Getragen wurde der Aufschwung im vergangenen Jahr vor allem von positiven Impulsen aus dem Inland: Die privaten Konsumausgaben stiegen um 2 Prozent - und trugen damit allein 1,4 Punkte zum gesamtwirtschaftlichen Wachstum bei. Der Rest entfällt weitgehend auf Investitionen, während die Außenwirtschaft - ganz anders als in früheren Konjunkturzyklen - mit einem Wachstumsbeitrag von 0,2 Punkten keine treibende Rolle spielte.

Die Kauflaune der Verbraucher hängt zum einen mit der historisch günstigen Lage auf dem Arbeitsmarkt zusammen - zum anderen damit, dass von Lohnerhöhungen angesichts moderater Inflation mehr in den Geldbeuteln der Arbeitnehmer bleibt.

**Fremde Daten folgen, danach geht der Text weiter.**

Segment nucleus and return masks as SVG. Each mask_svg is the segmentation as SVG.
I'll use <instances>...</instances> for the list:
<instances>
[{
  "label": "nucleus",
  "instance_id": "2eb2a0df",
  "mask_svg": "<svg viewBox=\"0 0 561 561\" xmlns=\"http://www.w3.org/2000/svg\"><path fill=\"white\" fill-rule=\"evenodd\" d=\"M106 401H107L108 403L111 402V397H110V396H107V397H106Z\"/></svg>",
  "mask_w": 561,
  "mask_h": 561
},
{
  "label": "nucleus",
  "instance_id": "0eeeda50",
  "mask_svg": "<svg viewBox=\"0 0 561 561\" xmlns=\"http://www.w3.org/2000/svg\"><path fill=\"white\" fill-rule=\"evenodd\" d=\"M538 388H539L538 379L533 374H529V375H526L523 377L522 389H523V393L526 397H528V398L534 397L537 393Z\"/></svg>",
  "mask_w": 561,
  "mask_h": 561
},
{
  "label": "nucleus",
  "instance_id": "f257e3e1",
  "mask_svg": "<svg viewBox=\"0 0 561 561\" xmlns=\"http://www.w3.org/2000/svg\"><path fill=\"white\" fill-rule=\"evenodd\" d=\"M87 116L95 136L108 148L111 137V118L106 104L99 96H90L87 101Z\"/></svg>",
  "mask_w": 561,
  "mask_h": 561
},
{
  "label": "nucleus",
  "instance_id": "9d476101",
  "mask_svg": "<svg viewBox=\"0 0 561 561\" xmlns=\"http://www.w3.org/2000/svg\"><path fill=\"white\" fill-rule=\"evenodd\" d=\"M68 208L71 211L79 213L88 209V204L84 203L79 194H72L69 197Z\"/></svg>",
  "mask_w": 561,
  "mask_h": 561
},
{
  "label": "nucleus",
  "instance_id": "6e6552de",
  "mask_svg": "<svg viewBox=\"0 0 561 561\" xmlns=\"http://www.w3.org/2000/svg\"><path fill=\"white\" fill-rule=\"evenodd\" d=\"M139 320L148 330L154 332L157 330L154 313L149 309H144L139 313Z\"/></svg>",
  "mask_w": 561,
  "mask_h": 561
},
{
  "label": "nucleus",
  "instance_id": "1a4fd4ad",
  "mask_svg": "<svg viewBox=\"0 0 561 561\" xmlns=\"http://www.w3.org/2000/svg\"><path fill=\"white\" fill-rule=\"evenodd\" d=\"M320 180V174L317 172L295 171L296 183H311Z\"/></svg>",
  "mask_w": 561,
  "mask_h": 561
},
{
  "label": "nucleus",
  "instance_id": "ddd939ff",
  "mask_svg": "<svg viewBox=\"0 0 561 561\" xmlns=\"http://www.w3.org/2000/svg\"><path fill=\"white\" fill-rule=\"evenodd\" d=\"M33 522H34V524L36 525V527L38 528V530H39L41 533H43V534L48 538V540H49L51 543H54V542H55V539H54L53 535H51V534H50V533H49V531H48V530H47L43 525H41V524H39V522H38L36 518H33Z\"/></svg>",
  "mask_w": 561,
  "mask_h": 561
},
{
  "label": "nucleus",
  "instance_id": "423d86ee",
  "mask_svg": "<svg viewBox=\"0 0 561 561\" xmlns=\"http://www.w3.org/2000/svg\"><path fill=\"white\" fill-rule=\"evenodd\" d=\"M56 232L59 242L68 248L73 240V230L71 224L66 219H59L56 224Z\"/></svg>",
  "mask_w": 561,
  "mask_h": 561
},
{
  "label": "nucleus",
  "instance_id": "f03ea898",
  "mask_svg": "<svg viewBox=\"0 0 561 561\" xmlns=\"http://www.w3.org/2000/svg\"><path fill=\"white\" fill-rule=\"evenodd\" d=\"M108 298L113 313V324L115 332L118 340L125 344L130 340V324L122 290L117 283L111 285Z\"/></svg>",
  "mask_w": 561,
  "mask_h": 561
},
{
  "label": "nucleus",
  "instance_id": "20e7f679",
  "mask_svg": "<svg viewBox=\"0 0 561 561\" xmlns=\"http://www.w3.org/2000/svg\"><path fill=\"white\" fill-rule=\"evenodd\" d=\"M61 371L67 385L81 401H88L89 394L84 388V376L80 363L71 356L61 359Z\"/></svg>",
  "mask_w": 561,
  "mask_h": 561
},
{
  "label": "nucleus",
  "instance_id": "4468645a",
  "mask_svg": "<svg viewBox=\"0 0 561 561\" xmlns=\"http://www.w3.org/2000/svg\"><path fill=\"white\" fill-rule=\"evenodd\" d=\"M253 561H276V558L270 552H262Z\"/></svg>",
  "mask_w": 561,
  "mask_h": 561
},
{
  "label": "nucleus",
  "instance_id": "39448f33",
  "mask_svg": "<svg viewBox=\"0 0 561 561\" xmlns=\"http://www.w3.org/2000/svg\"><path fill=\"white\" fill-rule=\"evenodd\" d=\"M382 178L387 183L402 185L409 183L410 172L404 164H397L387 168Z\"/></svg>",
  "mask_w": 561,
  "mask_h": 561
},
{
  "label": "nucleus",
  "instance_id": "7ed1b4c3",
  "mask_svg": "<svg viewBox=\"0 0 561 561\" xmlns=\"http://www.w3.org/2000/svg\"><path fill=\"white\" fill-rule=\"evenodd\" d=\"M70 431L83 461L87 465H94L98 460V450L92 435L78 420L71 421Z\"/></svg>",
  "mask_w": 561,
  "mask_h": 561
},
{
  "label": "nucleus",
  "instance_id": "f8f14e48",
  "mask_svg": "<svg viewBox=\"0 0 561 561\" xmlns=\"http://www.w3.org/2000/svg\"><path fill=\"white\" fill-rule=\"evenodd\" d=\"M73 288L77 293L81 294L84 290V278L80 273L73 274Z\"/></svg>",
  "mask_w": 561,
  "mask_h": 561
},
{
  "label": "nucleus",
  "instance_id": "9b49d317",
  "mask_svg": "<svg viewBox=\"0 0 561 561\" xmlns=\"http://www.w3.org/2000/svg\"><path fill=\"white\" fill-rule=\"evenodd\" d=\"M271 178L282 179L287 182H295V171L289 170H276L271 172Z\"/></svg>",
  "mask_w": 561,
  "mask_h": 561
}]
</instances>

Die Löhne und Gehälter der Tarifbeschäftigten stiegen im vergangenen Jahr durchschnittlich um 2,4 Prozent, wie die gewerkschaftliche Hans-Böckler-Stiftung mitteilte. Nach Abzug der Preissteigerung blieb ein Reallohnplus von rund 0,6 Prozent. Hinzu kommt, dass es wegen der Nullzinspolitik der Europäischen Zentralbank (EZB) kaum Anreize zum Sparen gibt.

2017 wurde die deutsche Wirtschaftsleistung im Jahresschnitt von knapp 44,3 Millionen Erwerbstätigen erbracht, rund 638 000 mehr als im Jahr davor. Das ist der höchste Stand seit der Einheit und der kräftigste Anstieg seit zehn Jahren. Vor allem die sozialversicherungspflichtige Beschäftigung legte zu.

Zugleich sorgt die kräftige Erholung der Weltwirtschaft für steigende Nachfrage nach Waren „Made in Germany“. Deutschlands Exporteure steuern 2017 auf das vierte Rekordjahr in Folge zu. In den ersten elf Monaten des vergangenen Jahres wurden Maschinen, Autos und andere Waren im Wert von 1,18 Billionen Euro ausgeführt - ein Plus von 6,5 Prozent zum Vorjahr.

Auch die gestiegene Investitionslust der Unternehmen in Deutschland trug zum Aufschwung bei. Die Firmen steckten 3,5 (Vorjahr: 2,2) Prozent mehr Geld in Maschinen, Geräte und Fahrzeuge. Die robuste Entwicklung mache die Unternehmen mutiger, so dass viele auch mehr investierten, sagte BDI-Chef Kempf. „Dieser Trend festigt den Aufschwung zusätzlich.“ Die staatlichen Konsumausgaben stiegen mit 1,4 (3,7) Prozent unterdurchschnittlich.

Der deutsche Staat nahm 2017 das vierte Mal in Folge mehr Geld ein als er ausgab. Auf den Rekord von 38,4 Milliarden Euro summierte sich der Überschuss bei Bund, Ländern, Gemeinden und Sozialkassen. Das entspricht einem Plus von 1,2 Prozent des BIP. Damit liegt Deutschland in der Eurozone an der Spitze.

Europas größte Volkswirtschaft profitiert auch von den niedrigen Zinsen. Der Staat kommt dadurch am Kapitalmarkt billiger an Geld. Ein - wenn auch minimales - Minus hatte Deutschland zuletzt 2013 verbucht.

Ökonomen trauen der deutschen Wirtschaft auch im laufenden Jahr ein kräftiges Wachstum von mehr als zwei Prozent zu. Führende Wirtschaftsforschungsinstitute sowie Bank-Volkswirte hatten zuletzt ihre Prognosen angehoben.